Oaxaca had already been hard hit by a massive 8.1-magnitude tremor that struck on September 7.
Another strong earthquake hit Mexico last Tuesday.
The magnitude 7.1 quake flattened dozens of buildings and killed at least 307 people. The September 7 tremor, which was the strongest to hit the country in 85 years, killed at least 98 people.
Search operations for victims and survivors from the last two earthquakes were still ongoing when the Saturday tremor hit.
The two earlier quakes have together caused up to eight billion dollars in damage.
Meanwhile, the Popocatepetl Volcano, which is visible on a clear day to the approximately 20 million people who live in the Mexico City metropolitan region, has started spewing vapor and ash-filled gas after the Saturday quake and an aftershock.
Mexico’s seismological authorities said the Saturday tremor was an aftershock of the September 7 earthquake.
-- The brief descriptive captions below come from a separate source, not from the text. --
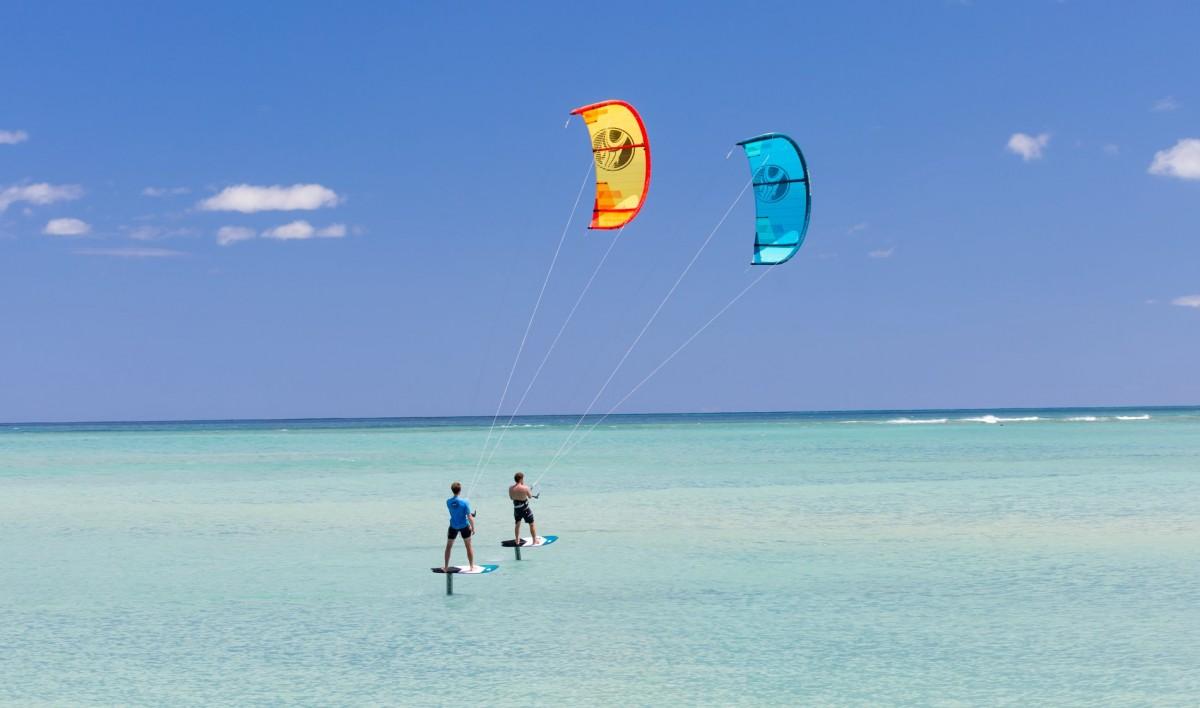 Kitesurfing and foil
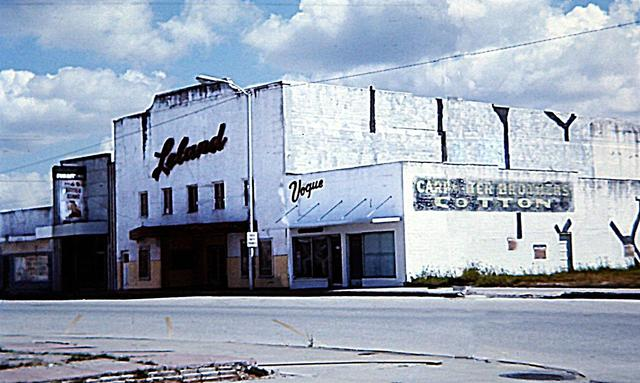 Leland Theater - Taft, TX 2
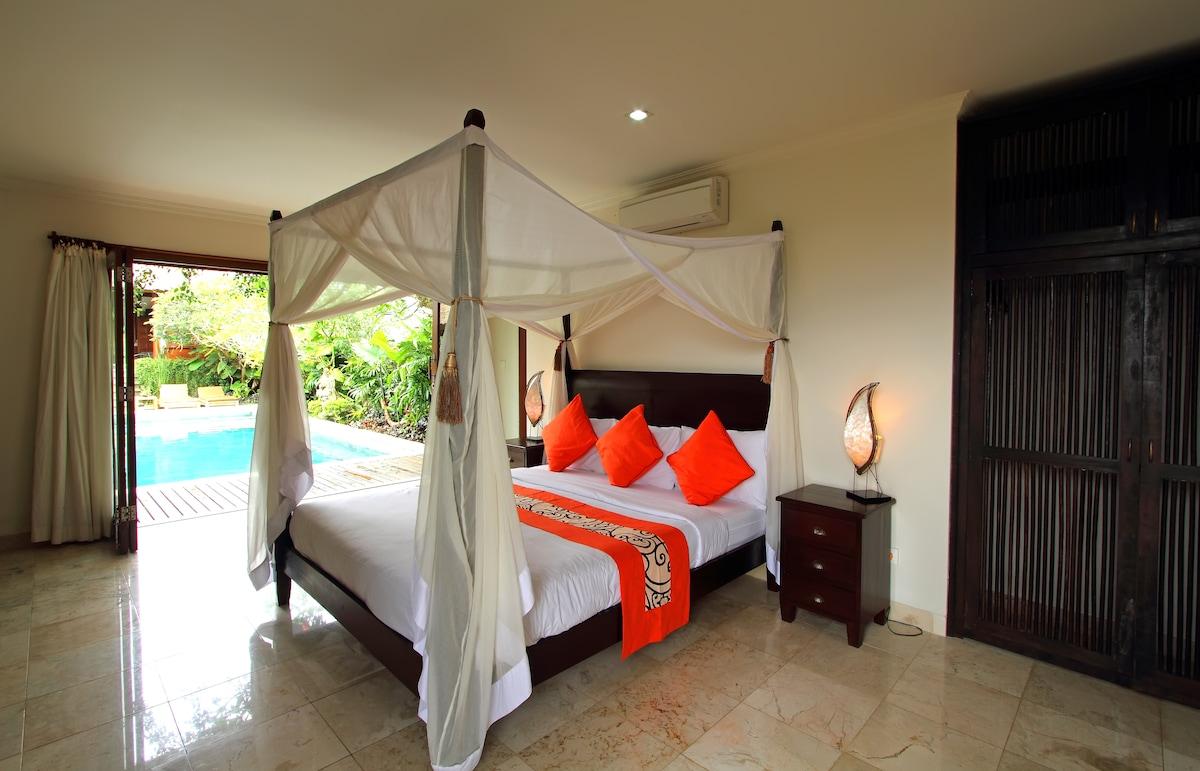 Bedroom - Poolside room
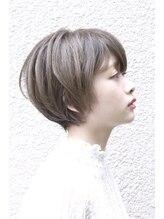 ソロヘアーメイクヘッドスパ(SOLO hair make headspa)丸みショート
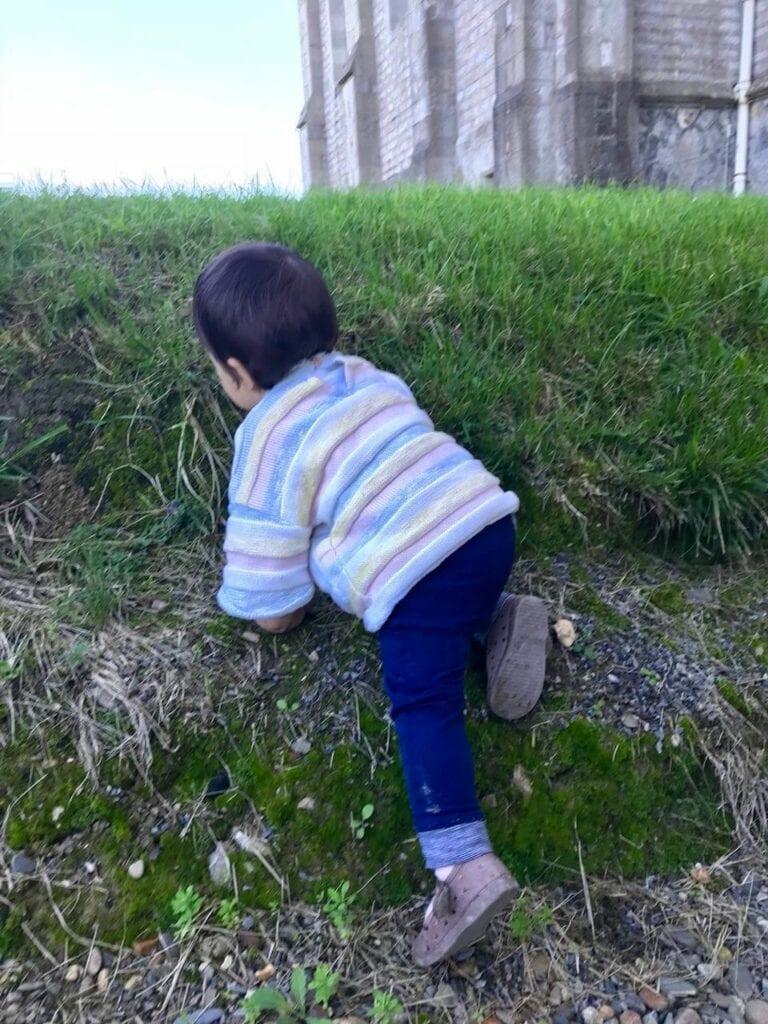 crianca brincando na natureza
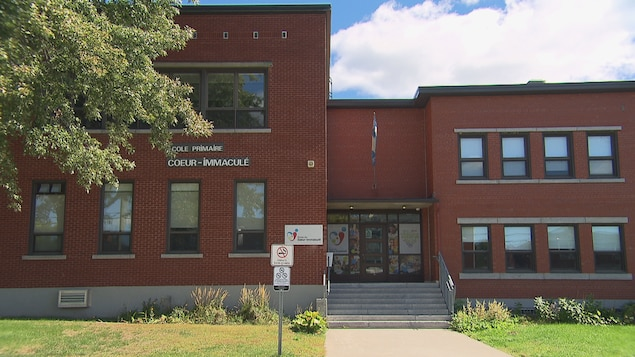 La porte principale du bâtiment de l'école.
The aftershock was not as destructive as the previous tremors; however, fear is running high among Mexicans. Terrified residents ran into the streets, where they crouched and prayed as earthquake sirens went off.
Two women died of heart attacks as the ground shook, the city government said. Three other deaths were also linked by officials to the earthquake, including a man who was attacked by a swarm of wild bees.
Tents were set up in different parts of Oaxaca’s capital of the same name, where psychologists offered mental health support to survivors and rescuers traumatized by the natural disasters.
The Tuesday quake hit on the anniversary of a 1985 tremor that, by some estimates, killed 10,000 people.
“I never understood why the people who suffered the '85 quake were so afraid of the slightest tremors. Now I get it,” said Roxana Trani, a 30-year-old banker. “Being at a funeral and seeing all the pain that one minute caused has changed me.”
Concern that the aftershock could cause further collapses paralyzed rescue efforts at a housing complex in the Tlalpan neighborhood of Mexico City, frustrating first responders, who believed people were alive under the rubble.
By the evening, first responders were again digging for bodies or survivors in a dwindling number of rubble heaps.
Apartment buildings, offices, a school, and a textile factory were among the structures flattened on Tuesday, leaving thousands homeless.
Officials said there could be some 30,000 badly damaged homes in the adjacent states of Morelos and Puebla. RMS, a risk modeling company, estimated economic losses of four billion to eight billion dollars.
Mexican volunteers, professionals, and soldiers backed by teams from other countries have saved 69 people from the rubble after several days of searching. But in the past 48 hours, rescuers have found more corpses than survivors while victims in outlying areas of the city and villages complain that government-led aid has been slow to reach them.
“We lost everything and have nothing to cook with,” said Justina Gonzalez, 55, a shopkeeper in the Xochimilco district whose two-bedroom house collapsed on Tuesday and was being taken care of by neighbors, friends, and relatives.